2.2 Electronics and data processing

The instrument runs autonomously inside a NI LabView real time application on the real time controller (NI cRIO 9038). The software controls pump, inlet and MFC and writes data to disk. Through the FPGA module the scanning ramp and modulation is set at a clock frequency of \(250\,\)kHz with a modulation frequency of \(31.25\,\)kHz and a scanning frequency of 60 ramps per second. The ramp and modulation are input to the laser controller that operates the QCL at a set temperature and laser base current to obtain a laser frequency near the absorption central frequency.

The detector output is digitally demodulated at twice the modulation frequency for 2f wavelength modulation spectroscopy (WMS). The raw signal is down-sampled by a CIC-stage to reduce the amount of data. Individual spectra of the increasing (up) and the decreasing (down) part of the triangular scanning frequency are averaged separately to obtain a time resolution of \(1\,\)Hz. The averaged up and down spectra are saved to disk and further processed for online operation.

The described configuration of modulation frequency, scanning frequency and time resolution can be adjusted to the needs of the experimental requirements.

Throughout the experiments carried out in this study, the QCL is operated near \(2190\,\)cm\(^{-1}\), where a strong line pair of CO and N\(_2\)O is located [24]. The corresponding line strength is \(2.879\cdot 10^{-19}\,\)cm\(^{-1}/(\)molec\(\cdot\)cm\(^{-2})\) [24, 25]. The scanning range is optimized to enable simultaneous measurements of both species.

The saved data is post-processed using custom code written in IGOR Pro (Wavemetrics). The raw signal is filtered using a IIR low-pass filter, the line centers and widths are determined from the reference signal and the spectra are linearly fit against the most stable absorption spectrum obtained during a calibration measurement.

2.3 Instrumental performance measures

The total measurement uncertainty is composed of several metrics that each contribute differently to the limitation of the measurement device. The systematic error is defined by the accuracy and describes the overall deviation of all data points from the true value. Since the TRISTAR device uses the relative measurement mode of WMS, the uncertainty of the conversion factor from arbitrary units to mixing ratio contributes to the accuracy. The accuracy depends on the calibration gas mixing ratio uncertainty as determined in the laboratory or provided by the gas standard supplier.

(Dataset entries)
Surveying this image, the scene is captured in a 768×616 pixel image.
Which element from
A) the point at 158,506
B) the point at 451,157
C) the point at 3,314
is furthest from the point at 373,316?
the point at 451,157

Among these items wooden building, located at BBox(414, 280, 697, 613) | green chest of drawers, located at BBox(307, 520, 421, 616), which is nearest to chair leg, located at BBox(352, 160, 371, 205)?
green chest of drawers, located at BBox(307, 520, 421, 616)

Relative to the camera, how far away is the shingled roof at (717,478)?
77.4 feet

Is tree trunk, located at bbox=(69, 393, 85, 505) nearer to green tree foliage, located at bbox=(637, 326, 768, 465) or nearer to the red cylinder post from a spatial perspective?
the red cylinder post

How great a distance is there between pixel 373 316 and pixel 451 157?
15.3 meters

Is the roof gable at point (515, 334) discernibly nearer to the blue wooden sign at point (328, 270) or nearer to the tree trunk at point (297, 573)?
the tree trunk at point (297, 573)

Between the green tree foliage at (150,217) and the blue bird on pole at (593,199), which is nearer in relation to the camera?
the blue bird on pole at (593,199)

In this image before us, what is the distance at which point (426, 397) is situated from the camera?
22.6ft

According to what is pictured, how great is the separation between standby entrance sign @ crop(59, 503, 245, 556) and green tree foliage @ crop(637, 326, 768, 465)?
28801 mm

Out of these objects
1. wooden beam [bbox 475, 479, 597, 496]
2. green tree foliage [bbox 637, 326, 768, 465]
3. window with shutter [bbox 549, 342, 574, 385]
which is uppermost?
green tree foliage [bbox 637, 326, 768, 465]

> Tasks for this exercise
#1 Copy out all of the dataset entries above word for word, with nothing altered.
#2 Continue the passage on the TRISTAR instrument from where it stops, in the same technical style.

> Per-task answers
#1
Surveying this image, the scene is captured in a 768×616 pixel image.
Which element from
A) the point at 158,506
B) the point at 451,157
C) the point at 3,314
is furthest from the point at 373,316?
the point at 451,157

Among these items wooden building, located at BBox(414, 280, 697, 613) | green chest of drawers, located at BBox(307, 520, 421, 616), which is nearest to chair leg, located at BBox(352, 160, 371, 205)?
green chest of drawers, located at BBox(307, 520, 421, 616)

Relative to the camera, how far away is the shingled roof at (717,478)?
77.4 feet

Is tree trunk, located at bbox=(69, 393, 85, 505) nearer to green tree foliage, located at bbox=(637, 326, 768, 465) or nearer to the red cylinder post from a spatial perspective?
the red cylinder post

How great a distance is there between pixel 373 316 and pixel 451 157?
15.3 meters

Is the roof gable at point (515, 334) discernibly nearer to the blue wooden sign at point (328, 270) or nearer to the tree trunk at point (297, 573)?
the tree trunk at point (297, 573)

Between the green tree foliage at (150,217) and the blue bird on pole at (593,199), which is nearer in relation to the camera?
the blue bird on pole at (593,199)

In this image before us, what is the distance at which point (426, 397) is situated from the camera?
22.6ft

According to what is pictured, how great is the separation between standby entrance sign @ crop(59, 503, 245, 556) and green tree foliage @ crop(637, 326, 768, 465)?
28801 mm

Out of these objects
1. wooden beam [bbox 475, 479, 597, 496]
2. green tree foliage [bbox 637, 326, 768, 465]
3. window with shutter [bbox 549, 342, 574, 385]
which is uppermost?
green tree foliage [bbox 637, 326, 768, 465]

#2
The systematic deviations caused from drifts can be mitigated by regular calibrations. Considering changes in relative sensitivity, the drifts can be corrected via linear interpolation of the reciprocal mixing ratios. This interpolation scheme requires that the drift speed is not faster than the interval between calibrations. The reproducibility \(\textrm{R}\) refers to the relative spread of the calibrations over a complete measurement. This uncertainty cannot be lowered by further averaging.

The precision \(\textrm{P}\) refers to the relative statistical error at a given integration time after drift correction. It is obtained from the relative standard deviation of the calibration measurements. The total relative error at native time resolution is a combination of \(\textrm{P}\) and \(\textrm{R}\):

$$\begin{aligned} \frac{\sigma _\chi }{\chi } = \sqrt{\textrm{P}^2 + \textrm{R}^2} \end{aligned}$$
(1)

The detection limit refers to the lowest mixing ratio distinguishable from noise. It is estimated from the standard deviation of absorption-free gas injected into the absorption cell. By interpreting the precision as pure absolute error, the precision at the mixing ratio of the calibration gas gives an upper boundary and a worst case estimate to the detection limit.

Werle et al. [8] define the Allan variance as the mean squared difference between adjacent data batches for different integration times \(\tau\):

$$\begin{aligned} \sigma _\chi (\tau )^2 =&\ \frac{1}{2} \sum _{k=0}^{M-2} \left( \chi _{k+1}(\tau ) - \chi _k(\tau )\right) ^2 \end{aligned}$$
(2)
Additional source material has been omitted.